Don’t sit in a seminar room every week! Come explore the world and develop your talents for public education and engagement.
It is widely accepted that the “invention” of opera and solo song in Italy around 1600 prompted some fundamental stylistic changes within the Western art tradition; and that these changes responded to precise political, social, economic, and cultural circumstances (not least the Protestant and Catholic Reformations). Baroque repertories have also been key to the development over the past century and more of so-called Historically Informed Performance. However, HIP has not always translated into Historically Informed Listening—should any such thing exist—and some crucial questions remain about how this music conveyed meaning (if it did) and provoked emotional arousal (if ditto) within its various soundscapes. We will explore the problems posed by signifiers and signifieds in representative vocal and instrumental works from Monteverdi to Handel, taking in the French (Lully, Couperin), Germans (Schütz, Bach) and English (Purcell) along the way.
This seminar examines emerging trends toward social justice and social engagement within the field of ethnomusicology. Drawing on diverse case studies from the African continent, we will explore the complex intersections of music with global politics in regions of conflict and emergency. Sites of conflict and emergency are typically characterized by the presence of military forces and/or humanitarian NGOs, as well as by overt and veiled negotiations of power between diverse social groups (ethnic, economic, religious, gendered, etc.), both of which factors directly shape culture production.
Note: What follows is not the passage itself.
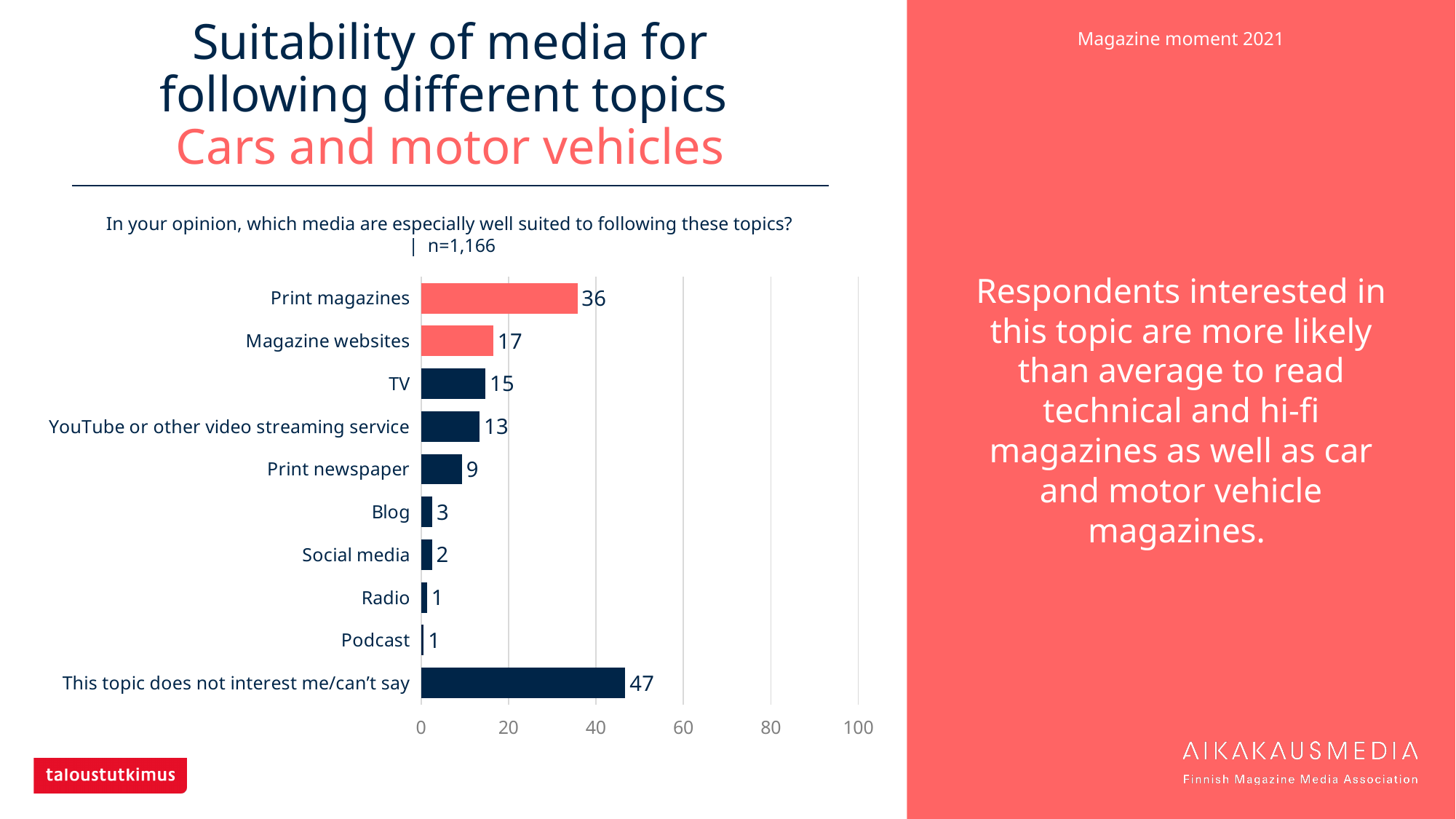
How many categories are shown on the chart? 10 Which media category (excluding the 'does not interest me/can't say' option) has the highest value? Print magazines What is the difference between the values for Print magazines and Magazine websites? 19 What kind of chart is shown on the slide? Bar chart What is the value for YouTube or other video streaming service? 13 What is the value for Print newspaper? 9 What is the sample size (n) stated above the chart? n=1,166 Is the value for 'This topic does not interest me/can't say' greater or less than 40? greater Which is larger, the value for TV or the value for Print newspaper? TV What is the value for Print magazines? 36 Which category has the highest value? This topic does not interest me/can't say What is the difference between the values for TV and Social media? 13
Using analytical frameworks from ethnomusicology and (visual) anthropology, we will study songs, music videos, and short films produced in conflict regions with critical attention to (1) the social and cultural politics of their production; (2) their “inherent” and “relative” aesthetic qualities; and (3) the spectrum of cultural values associated with such works. In addition to the analytical components on this seminar, students will also study methods including ethnography, community-based participatory research, and other methodologies of socially engaged scholarship.
Students will be expected to complete two methodological exercises (e.g. interviews, research journals, etc.); one short paper (3-5 pages); and one seminar paper (15-18 pages). Further, students will have the opportunity to develop additional professional skills through participating in the academic conference on this topic that will be held at UNC in October 2016.